◆ TASKS TO COMPLETE:
1. Quote the boat forum thread, starting with "Yeah it seems" and going on through "your pic better.".
2. In the boat forum thread, what model year was the boat justletmein had been looking at?

◆ SUPPLIED PASSAGE:
════

Thanks brother, I'll check them out right now.


----------



## flatsmaster14 (Mar 25, 2011)

The boats look good it just looks bad that your deck is bolted down don't really know why they do it like that, I'm sure that makes alot of people turn away from buying them.


----------



## justletmein (Feb 11, 2006)

flatsmaster14 said:


> The boats look good it just looks bad that your deck is bolted down don't really know why they do it like that, I'm sure that makes alot of people turn away from buying them.


Yeah it seems a little weird, that bottom piece you see there is just open into the deck so water or whatever can slosh back and forth under it. It's the same with the back deck also. Strange and all, but seems like it would work.
EDIT: Hey what year model is that? The 2012 I was looking at has a slightly different step built into it but I like the one from your pic better.


----------



## flatsmaster14 (Mar 25, 2011)

I'm not sure what model that is its from google


----------



## justletmein (Feb 11, 2006)

flatsmaster14 said:


> I'm not sure what model that is its from google


Ah OK. This is the front that the 2012 had: 









...and the rear:


----------



## flatsmaster14 (Mar 25, 2011)

I like the back seats like that very functional.


----------



## blackmagic (May 13, 2011)

man the seats and deck are designed well!


----------



## justletmein (Feb 11, 2006)

flatsmaster14 said:


> I like the back seats like that very functional.





blackmagic said:


> man the seats and deck are designed well!

════

◆ RECORD SET:
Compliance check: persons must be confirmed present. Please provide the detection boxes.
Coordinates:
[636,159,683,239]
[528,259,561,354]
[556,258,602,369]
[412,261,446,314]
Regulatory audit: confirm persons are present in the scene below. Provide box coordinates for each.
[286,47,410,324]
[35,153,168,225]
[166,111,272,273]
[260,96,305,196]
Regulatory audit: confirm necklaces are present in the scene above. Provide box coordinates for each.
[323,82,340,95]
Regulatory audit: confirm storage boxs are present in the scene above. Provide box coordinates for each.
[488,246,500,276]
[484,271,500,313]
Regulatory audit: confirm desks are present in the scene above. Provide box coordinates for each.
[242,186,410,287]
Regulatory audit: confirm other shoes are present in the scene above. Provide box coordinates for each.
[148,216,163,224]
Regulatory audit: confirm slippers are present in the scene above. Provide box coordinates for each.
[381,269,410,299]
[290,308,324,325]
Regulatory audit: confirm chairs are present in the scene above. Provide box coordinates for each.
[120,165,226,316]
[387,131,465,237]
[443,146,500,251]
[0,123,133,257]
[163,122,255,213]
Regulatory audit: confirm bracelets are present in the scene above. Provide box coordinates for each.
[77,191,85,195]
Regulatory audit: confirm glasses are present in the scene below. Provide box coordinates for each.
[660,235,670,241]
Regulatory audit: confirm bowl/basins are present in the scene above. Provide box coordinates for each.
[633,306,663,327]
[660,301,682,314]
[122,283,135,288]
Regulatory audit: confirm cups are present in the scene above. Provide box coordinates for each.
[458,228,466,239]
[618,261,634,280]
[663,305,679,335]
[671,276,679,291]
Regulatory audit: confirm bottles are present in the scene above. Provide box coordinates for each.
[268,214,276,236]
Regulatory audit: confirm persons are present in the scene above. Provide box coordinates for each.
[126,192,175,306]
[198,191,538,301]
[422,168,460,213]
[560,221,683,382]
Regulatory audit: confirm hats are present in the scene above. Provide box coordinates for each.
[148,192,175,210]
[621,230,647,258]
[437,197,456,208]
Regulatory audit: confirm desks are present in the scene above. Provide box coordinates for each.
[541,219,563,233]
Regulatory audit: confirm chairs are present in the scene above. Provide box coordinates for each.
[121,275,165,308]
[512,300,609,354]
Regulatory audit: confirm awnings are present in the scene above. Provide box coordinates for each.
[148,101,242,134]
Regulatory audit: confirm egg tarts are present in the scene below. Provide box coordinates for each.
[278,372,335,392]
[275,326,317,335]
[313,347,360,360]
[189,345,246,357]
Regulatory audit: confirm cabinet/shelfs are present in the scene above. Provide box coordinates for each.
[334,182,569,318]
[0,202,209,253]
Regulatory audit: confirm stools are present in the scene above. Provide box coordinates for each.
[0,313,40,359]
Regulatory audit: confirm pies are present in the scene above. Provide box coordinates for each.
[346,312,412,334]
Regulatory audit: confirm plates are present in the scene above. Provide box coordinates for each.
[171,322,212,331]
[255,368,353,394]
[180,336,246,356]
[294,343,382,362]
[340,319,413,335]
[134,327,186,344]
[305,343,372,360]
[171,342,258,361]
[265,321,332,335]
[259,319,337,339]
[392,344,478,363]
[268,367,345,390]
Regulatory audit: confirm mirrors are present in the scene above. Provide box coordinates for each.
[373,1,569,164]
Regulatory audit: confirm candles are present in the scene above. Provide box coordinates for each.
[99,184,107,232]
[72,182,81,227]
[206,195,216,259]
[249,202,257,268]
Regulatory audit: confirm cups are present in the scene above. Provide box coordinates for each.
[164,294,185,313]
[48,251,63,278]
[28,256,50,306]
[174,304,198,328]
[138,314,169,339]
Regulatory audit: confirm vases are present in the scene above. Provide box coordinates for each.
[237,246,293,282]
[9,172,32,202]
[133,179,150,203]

════

◆ SOLUTIONS IN ORDER:
1.
Yeah it seems a little weird, that bottom piece you see there is just open into the deck so water or whatever can slosh back and forth under it. It's the same with the back deck also. Strange and all, but seems like it would work.
EDIT: Hey what year model is that? The 2012 I was looking at has a slightly different step built into it but I like the one from your pic better.

2. 2012